This isn’t working out like the left would like.
After days of relentless attacks by an unholy alliance of the establishment media, Democrats in Congress and the titans of Big Tech in the wake of last week’s violence in the nation’s Capitol, American voters appear just as deadlocked about President Donald Trump as they were before the Nov. 3 election.
And that is a bad sign for liberals hoping an anti-Trump campaign would boost a Democratic agenda.
A pair of polls released Monday give the picture.
On the right, as reported by TheBlaze, pollster Frank Luntz surveyed 800 Trump voters over the weekend and found an almost unanimous 91 percent of those who cast a ballot for Trump would do so again “if another presidential election were held today.”
Despite their criticism of his conduct since November 3rd and last week, 𝟵𝟭% of Trump voters say they’d still vote for him if another presidential election were held today. pic.twitter.com/Gi4uEwJcVu
— Frank Luntz (@FrankLuntz) January 11, 2021
That number dropped to 65 percent when the question concerned the 2024 election, Luntz found, but the responses indicate Trump’s base is essentially unshaken.

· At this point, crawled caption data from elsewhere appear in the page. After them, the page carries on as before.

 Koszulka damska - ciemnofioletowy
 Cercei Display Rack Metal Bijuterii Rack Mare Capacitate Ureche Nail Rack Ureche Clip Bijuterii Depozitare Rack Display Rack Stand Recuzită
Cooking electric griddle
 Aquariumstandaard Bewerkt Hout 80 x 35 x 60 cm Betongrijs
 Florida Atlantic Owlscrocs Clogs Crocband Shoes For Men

Considering the amount of vitriol that has poured from the country’s television screens since the Capitol incursion, that should be a message to the elite of what passes for “news” in this country that their tactics aren’t working.

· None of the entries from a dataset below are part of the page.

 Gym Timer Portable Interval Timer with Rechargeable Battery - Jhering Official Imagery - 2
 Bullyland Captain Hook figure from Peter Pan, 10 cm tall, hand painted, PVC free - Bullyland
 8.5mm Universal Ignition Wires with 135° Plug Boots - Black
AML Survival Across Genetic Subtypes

Granted, that’s a small-ish poll, and Luntz is known primarily for his work on the conservative side of the aisle. But things are much the same elsewhere.

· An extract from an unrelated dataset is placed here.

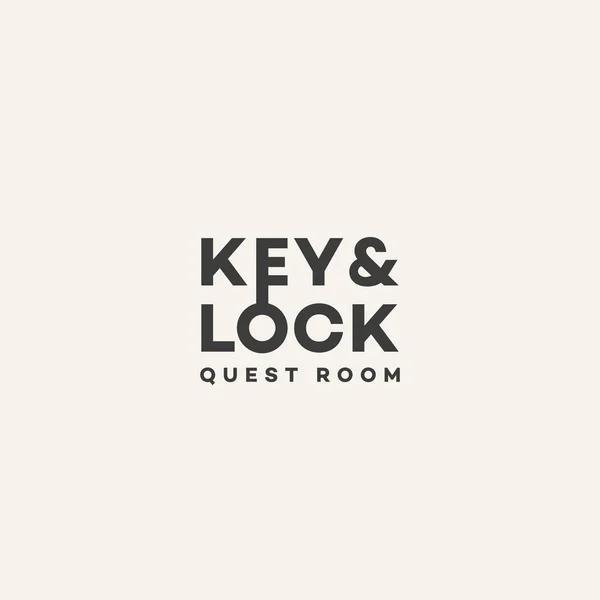 Key and lock logo — Stock Illustration Key and lock logo Vector Graphics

From the left, a Politico story Monday bore a headline obviously aimed at pleasing a liberal readership: “Poll: Americans narrowly back Trump’s impeachment, resignation.”
It was true as far as it went, since the story noted that about 48 percent of those polled “agreed that Congress should begin impeachment proceedings to remove Trump from office, compared to 44 percent who disagreed.”
“A separate question, worded somewhat differently, found that majority of those polled — 53 percent — said they would approve of the House of Representatives voting to impeach Trump, compared to 40 percent who said they would not approve the idea,” the story continued. “Support was nearly identical for the Senate convicting Trump in the event the House brought impeachment charges against the president.”
That might sound reassuring to the contingent of liberals who never reconciled themselves to the results of the 2016 election, but it shouldn’t, considering the poll of 1996 respondents included 813 Democrats to 595 Republicans, with 588 independents. It had a margin of error of 2 percent, according to Politico.
The outlet noted, “Public opinion of the resignation question broke heavily along party lines. More than 85 percent of self-identified Democrats, as well as about half the independents, surveyed said Trump ought to resign. Fewer than one out of five Republicans agreed.
“The parties were also nearly evenly split on Trump’s impeachment, with 81 percent of Democrats in favor of Congress moving forward while 84 percent of Republicans opposed the idea. Self-identified independents were also torn, with 44 percent opposed to impeachment proceedings and 41 percent in support.”
In other words, even after the undeniably inexcusable events at the Capitol on Wednesday and the anti-Trump rhetoric from Democratic politicians and supposedly unbiased news media that followed, even after the giants of social media have tried to smother the president and signaled their disapproval of conservative beliefs (like, say, free speech) the country remains deadlocked.
For the incoming administration of President-elect Joe Biden, that doesn’t bode well, even with the support of Democrats in both houses of Congress. This is still a constitutional republic, no matter how hard progressives have tried to destroy it. And that means politicians will need popular support.
One telling question in the Luntz poll showed how hard that support is going to be for progressives to earn.
Asked to name the biggest threat to national security, the Republicans’ top responses were: “Socialism,” “The Radical Left,” and the “Fake News Media.”
If Big Tech’s tyranny were thrown in there, it would pretty much sum up the Democratic Party’s power structure.
It’s a good bet that the 75 million or so Americans understood exactly what they were getting when they opted to back an incumbent whose administration saw an astonishing rebirth of the economy, triumphs over enemies like the Islamic State group, and strides in peacemaking in the Middle East that would have produced universal hosannas if Trump had been a Democrat.
The doubts of Trump supporters about the 2020 election — based on compelling accounts of election fraud — aren’t the same as the Democrats’ refusal to accept Trump in 2017, which relied on a hazy tale of “Russian collusion,” birthed by Hillary Clinton and the Democratic National Committee, that fell apart of its own weight after years of investigation.
The liberal doubts about the accomplishments of the Trump presidency that Democrats and their establishment media and Big Tech allies are trying to foster — with a boost from the unwarranted events of Jan. 6 — are not in the same league.
Last week, like the weeks and years before, liberals had a virtual monopoly on the news Americans saw and the perspective Americans were supposed to see it with.
It isn’t working out the way the left would like. And it’s a very good bet that it never will.